The Year of the Fire Horse: signals change and action for AI’s next chapter?
By Jay Tuseth (pictured), Vice President and General Manager, Asia Pacific & Japan, Nutanix
The Lunar New Year has commenced, bringing in the year of the Fire Horse. It’s the first in 60 years and it’s traditionally thought to bring rapid change, action, boldness, and freedom.
If the last few years have taught us anything, it’s to expect the unexpected. Since the uptake of Artificial Intelligence (AI) has accelerated, the world feels like it’s moving faster than ever before.

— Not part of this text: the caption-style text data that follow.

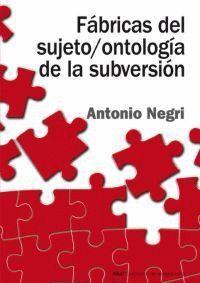 FABRICAS DEL SUJETO/ONTOLOGIA DE LA SUBVERSION ANTAGONISMO, SUBJUNCION REAL, PODER CONSTITUYENTE, MU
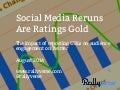 Social Media Reruns are Ratings GOLD!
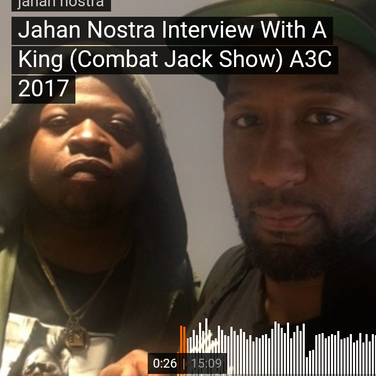 A-King (Combat Jack Show) Interviews Jahan Nostra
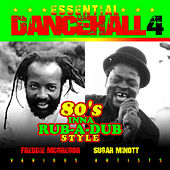 Essential Dancehall, Vol. 4: 80's Inna Rub-a-Dub Style by Various Artists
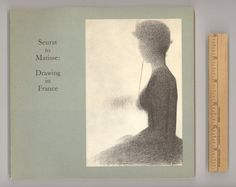 """French Art. """"Seurat to Matisse : Drawing in France"""". Vintage Book Issued by the Museum of Modern Art in 1974 Edited and with an Introduction by William S. Lieberman. Illustrated Museum Catalog for sale by Professor Booknoodle $18.00 USD"""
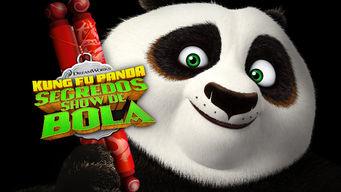 Kung Fu Panda - Secredos show de bola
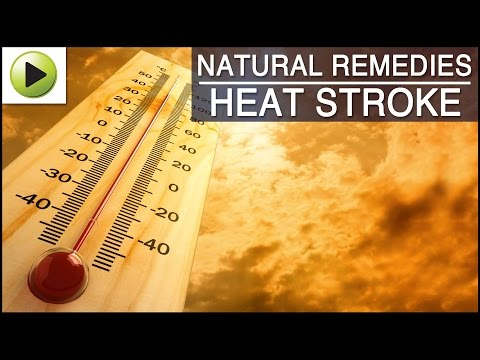 Heat Stroke - Natural Ayurvedic Home Remedies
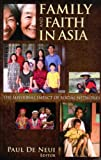 Family and Faith in Asia, Paul H. De Neui, 0878080228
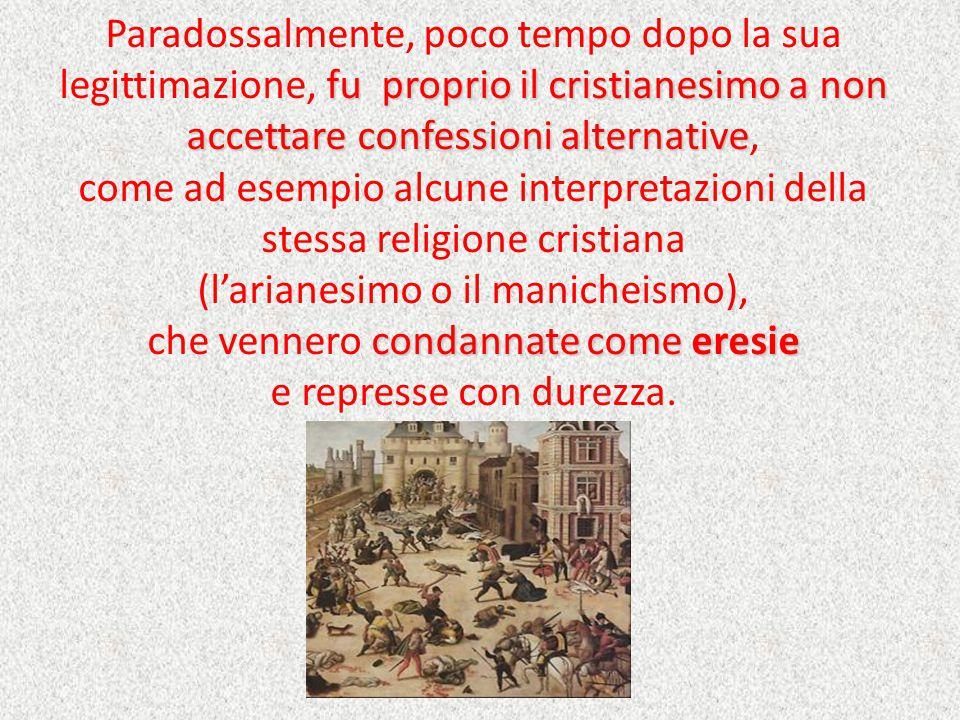 Paradossalmente, poco tempo dopo la sua legittimazione, f ff fu proprio il cristianesimo a non accettare confessioni alternative, come ad esempio alcu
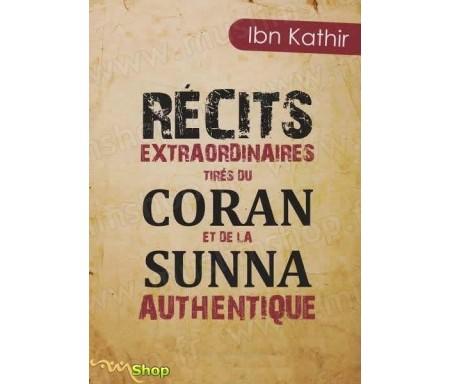 Récits extraordinaires tirés du Coran et de la Sunna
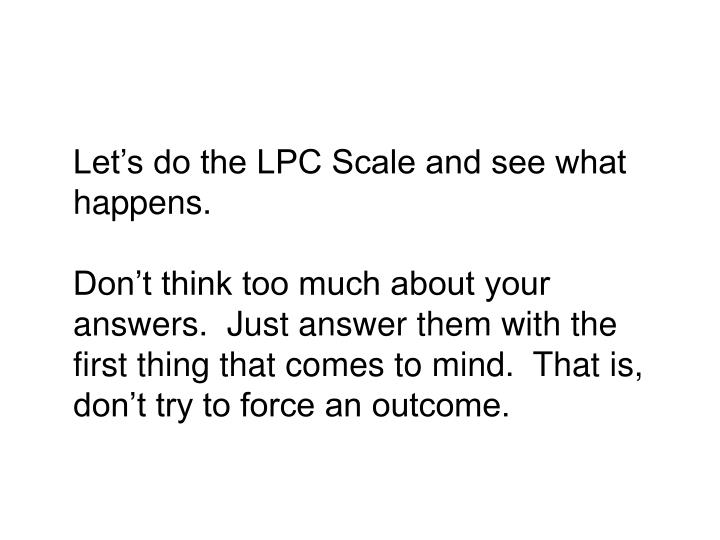 Let's do the LPC Scale and see what happens.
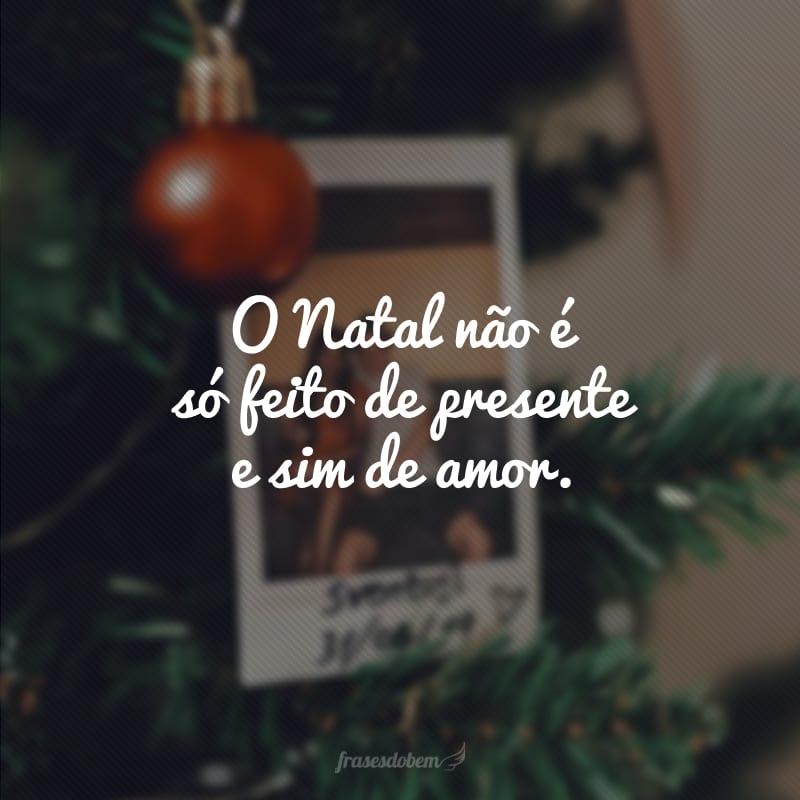 O Natal não é só feito de presente e sim de amor.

In 2025, AI moved from possibility to priority almost overnight. What began as some enterprises tentatively experimenting with AI, soon shifted to a tool embedded in most day-to-day operations.
The downside of pace is the risk of moving too quickly for the foundations and infrastructure to keep up. Time and again, AI pilots have exposed gaps in infrastructure, operations, and governance.
The Year of the Fire Horse will force decision makers to look hard truths in the eye, and they will need to make a choice. Do you sit back and let the whirlwind of AI dictate your risk profile, or do you brace for change by building the infrastructure needed to turn AI pilots into sustained momentum?
Some may argue the change has already arrived – and they’d be right. In Australia, the latest Nutanix ECI report found 61 per cent of local organisations were actively implementing a GenAI strategy, yet 83 per cent said their current infrastructure was not fit to support these workloads.
Cart, meet Fire Horse.
Breaking in AI: From pilot to practical
In the past year, the approach to AI followed more of an “act first, think later” model. This year, enterprises will start to rein themselves in, entering a more disciplined phase of AI adoption.
Breaking in AI requires a shift from proof of concept to operational practicality. Rather than questioning what it can achieve, we should focus on whether it can be sustained without compromising core business functions.
For a smooth transition, enterprises must prioritise use cases with clear business outcomes. After all, you can only achieve goals if you know what they are. Enterprises should seek consistency in the deployment phase, which will result in a steadier, more reliable shift into production.
This means creating workloads with scalability as the foundation. Workloads need to be portable, reliable, and easy to manage across environments. Without that consistency, even the most promising AI initiatives can run amok once they pick up speed.
Technologies such as containerisation can provide control, reducing friction and allowing AI services to scale without constant re-engineering. While AI has previously been measured in speed, success is now measured in endurance.
Juggling jurisdictions
As AI becomes woven into operations, infrastructure strategies spread accordingly, following data rather than adhering to a singular stream. Enterprises must now perform a juggling act between enterprise jurisdictions – public cloud, private data centres, and the edge – to meet demands.
So far, training has stayed cloud-centric, yet evidence suggests AI inference benefits from environments closer to where data is generated. Predictable costs, lower latency, and tighter governance are pushing more AI workloads toward on-premises and edge deployments. For regulated and real-time use cases, this is particularly true.
The edge is not far-off pasture. It’s a sovereign layer of enterprise infrastructure – one that is centrally managed, yet locally autonomous – capable of supporting even the most complicated AI programs, while meeting the new age of data residency concerns and regulatory requirements.
Durability through maturity
Durability is the goal for any new project, but of course, it’s easier said than done. While initial deployment might be more exciting, maintenance of AI services over time and across multiple environments requires far more effort. Model refreshes, security updates, compliance controls, and coordination across teams and locations should be embedded in daily operations.
To learn from the lessons of the Fire Horse, to embrace change, operational stamina matters. In the enterprise world, this means a unified foundation that delivers flexibility, consistency, and strength across environments. As a result, platform architecture is emerging as one of the most critical choices IT leaders have to make. Cloud-native, modular designs enable teams to adapt to change by letting services evolve independently, without disrupting the wider system.
Orchestration platforms create a unified operating model across hybrid environments, allowing AI and traditional applications to run side by side instead of being managed in isolation.
AI reaches its potential when infrastructure is resilient, dependable and well-governed, this is when potential will shift to tangible value across the organisation. Only with reliable infrastructure will the promises of the AI evolution – productivity, automated decision making, and accelerated processes – be realised.